(GIVEN INFORMATION):
* Begin *
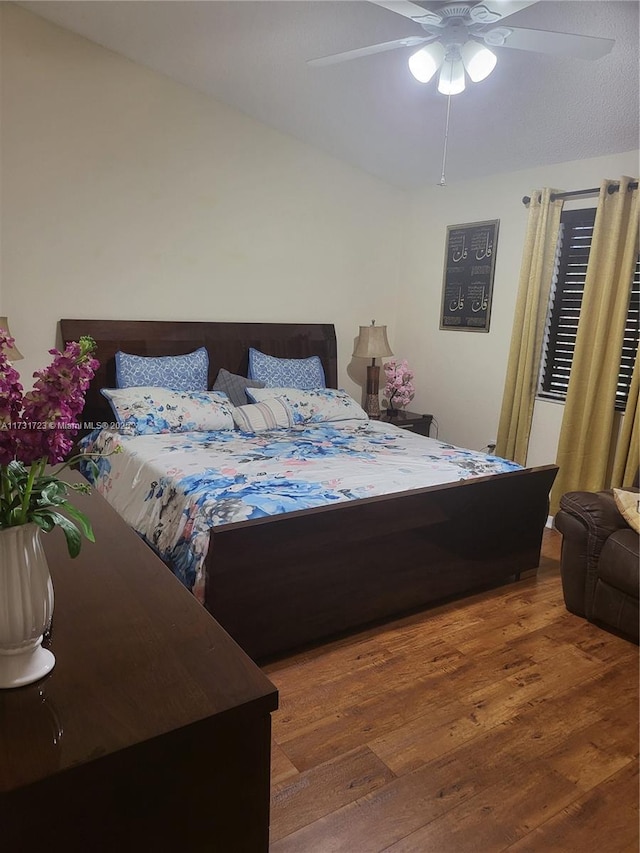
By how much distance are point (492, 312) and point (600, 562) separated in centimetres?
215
* End *
* Begin *
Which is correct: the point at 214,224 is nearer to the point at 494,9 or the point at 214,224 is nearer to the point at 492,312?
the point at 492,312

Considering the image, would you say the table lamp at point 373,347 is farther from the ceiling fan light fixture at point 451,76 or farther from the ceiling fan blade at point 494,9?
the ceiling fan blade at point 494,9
* End *
(SET PROBLEM): From the data above, pick out every line containing the string "blade" and reproduce each of those lines in full.

(TASK OUTPUT):
Considering the image, would you say the table lamp at point 373,347 is farther from the ceiling fan light fixture at point 451,76 or farther from the ceiling fan blade at point 494,9?
the ceiling fan blade at point 494,9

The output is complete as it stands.